*** Block opens ***

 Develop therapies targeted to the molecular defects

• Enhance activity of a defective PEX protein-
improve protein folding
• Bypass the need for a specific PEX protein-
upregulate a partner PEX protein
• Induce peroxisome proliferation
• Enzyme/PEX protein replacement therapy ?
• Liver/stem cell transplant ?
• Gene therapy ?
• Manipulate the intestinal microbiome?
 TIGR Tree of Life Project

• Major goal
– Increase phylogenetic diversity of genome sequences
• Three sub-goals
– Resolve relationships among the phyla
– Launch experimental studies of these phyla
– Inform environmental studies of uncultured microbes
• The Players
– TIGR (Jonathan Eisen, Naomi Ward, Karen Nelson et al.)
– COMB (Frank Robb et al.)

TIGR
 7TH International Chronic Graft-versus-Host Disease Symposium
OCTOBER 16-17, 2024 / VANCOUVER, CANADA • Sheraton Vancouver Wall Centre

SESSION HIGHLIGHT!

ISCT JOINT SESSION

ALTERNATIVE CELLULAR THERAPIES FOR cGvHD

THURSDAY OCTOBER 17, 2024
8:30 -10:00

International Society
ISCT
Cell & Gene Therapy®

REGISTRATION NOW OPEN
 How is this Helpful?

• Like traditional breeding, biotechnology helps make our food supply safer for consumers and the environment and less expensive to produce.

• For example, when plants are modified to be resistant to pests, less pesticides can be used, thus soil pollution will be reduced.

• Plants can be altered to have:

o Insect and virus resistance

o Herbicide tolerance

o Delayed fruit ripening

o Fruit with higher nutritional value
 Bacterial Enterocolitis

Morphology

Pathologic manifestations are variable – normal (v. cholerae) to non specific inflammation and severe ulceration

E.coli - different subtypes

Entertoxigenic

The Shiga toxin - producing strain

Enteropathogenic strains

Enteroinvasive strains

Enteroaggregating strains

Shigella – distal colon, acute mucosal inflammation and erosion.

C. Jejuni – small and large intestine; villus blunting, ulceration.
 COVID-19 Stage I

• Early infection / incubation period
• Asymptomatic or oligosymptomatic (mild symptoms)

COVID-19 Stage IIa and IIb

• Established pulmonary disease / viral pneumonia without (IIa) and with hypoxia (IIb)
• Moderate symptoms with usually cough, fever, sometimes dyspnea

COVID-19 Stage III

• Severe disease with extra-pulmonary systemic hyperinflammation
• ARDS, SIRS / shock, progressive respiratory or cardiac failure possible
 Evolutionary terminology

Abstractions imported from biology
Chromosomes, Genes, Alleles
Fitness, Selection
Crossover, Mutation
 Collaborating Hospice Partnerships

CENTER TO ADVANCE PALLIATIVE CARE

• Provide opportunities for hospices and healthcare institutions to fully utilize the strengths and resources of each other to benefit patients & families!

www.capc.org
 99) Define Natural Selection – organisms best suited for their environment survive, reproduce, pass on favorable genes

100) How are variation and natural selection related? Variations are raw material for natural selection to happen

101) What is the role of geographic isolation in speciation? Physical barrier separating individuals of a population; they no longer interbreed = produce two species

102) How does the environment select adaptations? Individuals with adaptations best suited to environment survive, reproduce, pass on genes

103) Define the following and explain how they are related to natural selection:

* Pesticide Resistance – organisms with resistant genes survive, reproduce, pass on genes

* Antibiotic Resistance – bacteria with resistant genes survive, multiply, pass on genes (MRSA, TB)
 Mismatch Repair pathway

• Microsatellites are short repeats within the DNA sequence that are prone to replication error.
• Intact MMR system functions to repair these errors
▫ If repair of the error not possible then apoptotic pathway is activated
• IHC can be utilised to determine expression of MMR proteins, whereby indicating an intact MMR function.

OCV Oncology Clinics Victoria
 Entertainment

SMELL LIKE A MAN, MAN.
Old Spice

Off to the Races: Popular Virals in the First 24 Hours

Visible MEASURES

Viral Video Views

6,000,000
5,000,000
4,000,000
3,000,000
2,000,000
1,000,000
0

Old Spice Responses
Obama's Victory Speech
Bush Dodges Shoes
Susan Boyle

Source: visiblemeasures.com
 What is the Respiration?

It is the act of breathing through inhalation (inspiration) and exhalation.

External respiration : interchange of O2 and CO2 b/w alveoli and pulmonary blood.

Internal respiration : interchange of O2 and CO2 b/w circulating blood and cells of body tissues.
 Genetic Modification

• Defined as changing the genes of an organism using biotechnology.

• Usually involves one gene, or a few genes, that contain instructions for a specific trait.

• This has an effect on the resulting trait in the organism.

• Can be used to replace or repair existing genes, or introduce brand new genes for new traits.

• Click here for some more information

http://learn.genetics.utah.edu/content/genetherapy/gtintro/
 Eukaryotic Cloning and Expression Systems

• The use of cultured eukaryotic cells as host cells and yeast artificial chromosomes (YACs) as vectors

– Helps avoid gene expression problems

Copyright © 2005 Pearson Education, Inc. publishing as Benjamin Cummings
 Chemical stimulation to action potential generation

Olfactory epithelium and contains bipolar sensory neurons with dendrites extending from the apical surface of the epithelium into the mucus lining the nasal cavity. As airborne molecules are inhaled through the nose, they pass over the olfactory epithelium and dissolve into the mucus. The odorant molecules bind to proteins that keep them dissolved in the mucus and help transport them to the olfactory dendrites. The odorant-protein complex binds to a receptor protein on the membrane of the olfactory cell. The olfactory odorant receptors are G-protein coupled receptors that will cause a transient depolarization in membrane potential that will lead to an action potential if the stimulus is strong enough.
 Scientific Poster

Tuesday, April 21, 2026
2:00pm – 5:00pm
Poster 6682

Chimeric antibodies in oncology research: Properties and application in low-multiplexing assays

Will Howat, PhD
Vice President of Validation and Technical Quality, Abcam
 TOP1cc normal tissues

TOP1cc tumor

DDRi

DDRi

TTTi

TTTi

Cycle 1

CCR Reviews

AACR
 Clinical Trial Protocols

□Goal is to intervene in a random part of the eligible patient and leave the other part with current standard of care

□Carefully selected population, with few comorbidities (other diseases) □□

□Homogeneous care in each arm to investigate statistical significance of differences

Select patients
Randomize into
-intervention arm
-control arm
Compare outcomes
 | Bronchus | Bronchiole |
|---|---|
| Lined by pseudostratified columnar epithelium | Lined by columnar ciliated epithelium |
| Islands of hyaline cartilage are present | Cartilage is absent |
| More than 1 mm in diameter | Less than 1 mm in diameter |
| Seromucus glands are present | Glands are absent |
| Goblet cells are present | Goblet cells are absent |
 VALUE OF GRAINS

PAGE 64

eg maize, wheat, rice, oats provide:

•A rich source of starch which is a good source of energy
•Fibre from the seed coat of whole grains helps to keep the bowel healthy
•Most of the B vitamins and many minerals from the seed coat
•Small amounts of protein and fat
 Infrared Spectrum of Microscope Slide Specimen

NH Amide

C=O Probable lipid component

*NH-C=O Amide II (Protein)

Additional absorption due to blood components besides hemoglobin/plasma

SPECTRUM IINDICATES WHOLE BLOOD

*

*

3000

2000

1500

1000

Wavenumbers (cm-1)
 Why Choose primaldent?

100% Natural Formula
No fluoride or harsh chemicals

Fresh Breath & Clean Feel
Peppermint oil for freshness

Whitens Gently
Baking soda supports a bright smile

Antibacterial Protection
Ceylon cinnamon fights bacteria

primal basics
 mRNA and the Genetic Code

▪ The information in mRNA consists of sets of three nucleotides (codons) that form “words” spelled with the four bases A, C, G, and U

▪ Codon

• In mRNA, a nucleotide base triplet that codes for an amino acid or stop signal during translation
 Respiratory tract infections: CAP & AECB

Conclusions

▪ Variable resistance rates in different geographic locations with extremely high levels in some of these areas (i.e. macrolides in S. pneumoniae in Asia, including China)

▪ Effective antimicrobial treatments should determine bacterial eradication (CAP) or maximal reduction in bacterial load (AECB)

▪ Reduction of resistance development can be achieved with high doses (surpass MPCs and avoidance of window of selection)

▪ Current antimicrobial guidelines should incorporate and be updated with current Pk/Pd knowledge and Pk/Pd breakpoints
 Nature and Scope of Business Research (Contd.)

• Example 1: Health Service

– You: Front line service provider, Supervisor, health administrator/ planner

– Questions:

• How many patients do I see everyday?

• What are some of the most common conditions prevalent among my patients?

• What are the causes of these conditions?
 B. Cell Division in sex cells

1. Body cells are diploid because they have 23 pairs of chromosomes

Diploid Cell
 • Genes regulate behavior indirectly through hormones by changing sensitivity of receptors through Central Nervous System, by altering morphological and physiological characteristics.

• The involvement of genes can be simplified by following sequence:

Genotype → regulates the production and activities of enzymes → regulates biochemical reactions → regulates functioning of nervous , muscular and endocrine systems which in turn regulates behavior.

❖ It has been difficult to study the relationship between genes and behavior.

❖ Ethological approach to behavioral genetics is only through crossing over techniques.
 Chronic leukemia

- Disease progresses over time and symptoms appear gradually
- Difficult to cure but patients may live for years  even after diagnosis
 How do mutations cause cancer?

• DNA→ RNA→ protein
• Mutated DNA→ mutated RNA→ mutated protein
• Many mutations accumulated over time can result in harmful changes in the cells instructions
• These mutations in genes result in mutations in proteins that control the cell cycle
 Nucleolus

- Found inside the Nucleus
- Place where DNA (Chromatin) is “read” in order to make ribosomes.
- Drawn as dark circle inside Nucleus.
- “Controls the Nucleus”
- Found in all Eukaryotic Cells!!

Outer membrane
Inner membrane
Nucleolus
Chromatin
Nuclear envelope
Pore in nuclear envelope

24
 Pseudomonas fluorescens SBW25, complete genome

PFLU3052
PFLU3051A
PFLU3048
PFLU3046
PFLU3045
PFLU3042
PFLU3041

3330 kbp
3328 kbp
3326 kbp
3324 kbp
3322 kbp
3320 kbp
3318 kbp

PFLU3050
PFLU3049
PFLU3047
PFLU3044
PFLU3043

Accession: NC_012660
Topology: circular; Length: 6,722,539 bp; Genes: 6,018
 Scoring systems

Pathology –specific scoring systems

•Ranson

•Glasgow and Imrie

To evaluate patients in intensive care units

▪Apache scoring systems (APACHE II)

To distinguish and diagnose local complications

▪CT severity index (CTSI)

*** Block closes ***

## Task prompt
All lines from the first line of the listing above through the line containing "How is this Helpful?" are to be retyped exactly. Leave out any other line.

## Response area
 Develop therapies targeted to the molecular defects

• Enhance activity of a defective PEX protein-
improve protein folding
• Bypass the need for a specific PEX protein-
upregulate a partner PEX protein
• Induce peroxisome proliferation
• Enzyme/PEX protein replacement therapy ?
• Liver/stem cell transplant ?
• Gene therapy ?
• Manipulate the intestinal microbiome?
 TIGR Tree of Life Project

• Major goal
– Increase phylogenetic diversity of genome sequences
• Three sub-goals
– Resolve relationships among the phyla
– Launch experimental studies of these phyla
– Inform environmental studies of uncultured microbes
• The Players
– TIGR (Jonathan Eisen, Naomi Ward, Karen Nelson et al.)
– COMB (Frank Robb et al.)

TIGR
 7TH International Chronic Graft-versus-Host Disease Symposium
OCTOBER 16-17, 2024 / VANCOUVER, CANADA • Sheraton Vancouver Wall Centre

SESSION HIGHLIGHT!

ISCT JOINT SESSION

ALTERNATIVE CELLULAR THERAPIES FOR cGvHD

THURSDAY OCTOBER 17, 2024
8:30 -10:00

International Society
ISCT
Cell & Gene Therapy®

REGISTRATION NOW OPEN
 How is this Helpful?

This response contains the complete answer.